Osho on Aloneness:
Every man is born alone — in the world, but alone; comes through the parents, but alone. And every man dies alone, again moves out of the world alone. And between these two lonelinesses we go on deceiving and fooling ourselves. It is good to take courage and enter into this loneliness. However hard and difficult it may look in the beginning, it pays tremendously. Once you settle with it, once you start enjoying it, once you feel it not as sadness but as silence, once you understand that there is no way to escape, you relax.
Buddha on Aloneness:
Being alone can be wonderful, but not if we feel lonely.
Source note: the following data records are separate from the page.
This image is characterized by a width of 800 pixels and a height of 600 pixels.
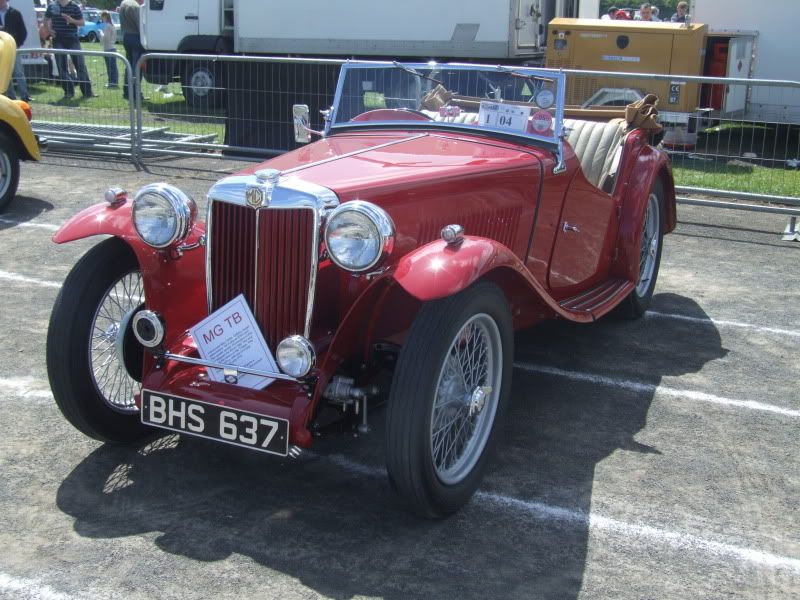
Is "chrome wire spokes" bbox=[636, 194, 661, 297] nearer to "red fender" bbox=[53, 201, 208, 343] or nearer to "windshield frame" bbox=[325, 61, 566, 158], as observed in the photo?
"windshield frame" bbox=[325, 61, 566, 158]

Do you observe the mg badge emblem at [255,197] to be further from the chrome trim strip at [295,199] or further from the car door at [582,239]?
the car door at [582,239]

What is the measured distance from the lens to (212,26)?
50.0 feet

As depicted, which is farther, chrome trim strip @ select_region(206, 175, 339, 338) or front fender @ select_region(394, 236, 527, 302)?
chrome trim strip @ select_region(206, 175, 339, 338)

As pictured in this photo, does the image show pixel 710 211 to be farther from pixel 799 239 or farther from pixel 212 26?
pixel 212 26

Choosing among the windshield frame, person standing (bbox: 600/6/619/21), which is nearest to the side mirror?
the windshield frame

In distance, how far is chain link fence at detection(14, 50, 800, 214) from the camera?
9.18 meters

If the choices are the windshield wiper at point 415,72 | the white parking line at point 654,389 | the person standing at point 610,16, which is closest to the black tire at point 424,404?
the white parking line at point 654,389

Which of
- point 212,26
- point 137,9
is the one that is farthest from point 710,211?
point 137,9

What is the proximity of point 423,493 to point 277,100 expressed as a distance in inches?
310

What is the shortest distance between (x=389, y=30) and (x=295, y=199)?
10.5 metres

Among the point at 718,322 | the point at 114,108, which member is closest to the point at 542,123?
Result: the point at 718,322

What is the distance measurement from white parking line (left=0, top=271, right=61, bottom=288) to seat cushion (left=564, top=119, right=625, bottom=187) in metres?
3.36

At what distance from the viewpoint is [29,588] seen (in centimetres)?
287

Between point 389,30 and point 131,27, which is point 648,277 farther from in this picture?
point 131,27
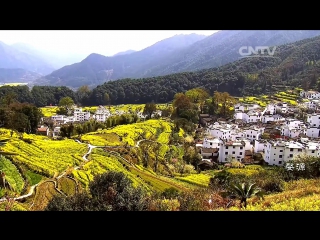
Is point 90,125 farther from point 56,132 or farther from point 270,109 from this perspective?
point 270,109

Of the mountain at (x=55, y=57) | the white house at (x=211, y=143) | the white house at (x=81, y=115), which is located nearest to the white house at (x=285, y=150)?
the white house at (x=211, y=143)

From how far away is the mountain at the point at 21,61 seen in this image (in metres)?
54.9

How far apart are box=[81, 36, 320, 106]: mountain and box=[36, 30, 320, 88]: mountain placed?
26.1 ft

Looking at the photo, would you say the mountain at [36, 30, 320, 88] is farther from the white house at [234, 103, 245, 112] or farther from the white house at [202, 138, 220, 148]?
the white house at [202, 138, 220, 148]

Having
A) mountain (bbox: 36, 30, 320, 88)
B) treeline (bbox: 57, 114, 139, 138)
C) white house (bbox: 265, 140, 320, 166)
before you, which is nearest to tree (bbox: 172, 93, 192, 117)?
treeline (bbox: 57, 114, 139, 138)

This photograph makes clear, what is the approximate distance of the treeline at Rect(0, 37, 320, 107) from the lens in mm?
29328

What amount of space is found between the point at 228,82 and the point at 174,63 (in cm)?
2688

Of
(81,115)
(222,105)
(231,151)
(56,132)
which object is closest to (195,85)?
(222,105)

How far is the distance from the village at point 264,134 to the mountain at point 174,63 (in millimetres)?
18324

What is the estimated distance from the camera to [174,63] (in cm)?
5719

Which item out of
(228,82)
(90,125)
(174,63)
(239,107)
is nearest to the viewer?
(90,125)

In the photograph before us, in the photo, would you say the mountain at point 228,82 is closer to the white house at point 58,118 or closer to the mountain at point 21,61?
the white house at point 58,118
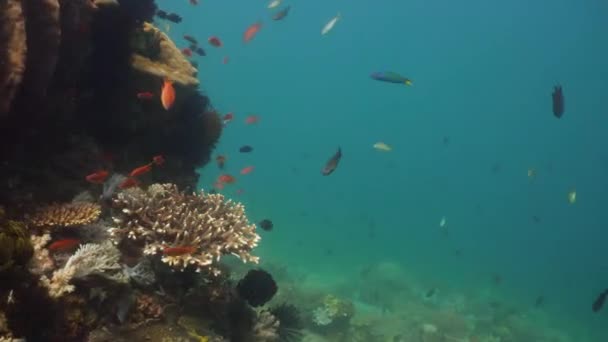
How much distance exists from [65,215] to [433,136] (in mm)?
161720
Feeling lonely is always an afflicted emotion.
Buddha taught “All that live must surely die, and all that meet must part.” One way or another —through choosing different paths or the finality of death— all whom we know and treasure will leave our lives, or we shall leave theirs. Resentment, shame, and blame are not reasonable or adequate responses to reality. Aloneness is a blessing. Loneliness is a self-inflicted curse. “
Human beings —and especially those with spiritual inclinations— pass through four life stages: learning, production, withdrawal, and transcendence. All of these stages have their joys and sorrows, their challenges and rewards. They have their place and time.
Aloneness, solitude, is an essential component of the third stage of life. Without solitude, we cannot begin the process of deep introspection that will allow us to recognize reality as it is, and prepare to make a peaceful transition out of this world of suffering. If we remain immersed in the busy-ness and drama of relationships, we will be prevented from contemplating our own mortality, and we will fail to prepare for the next stage of our experience.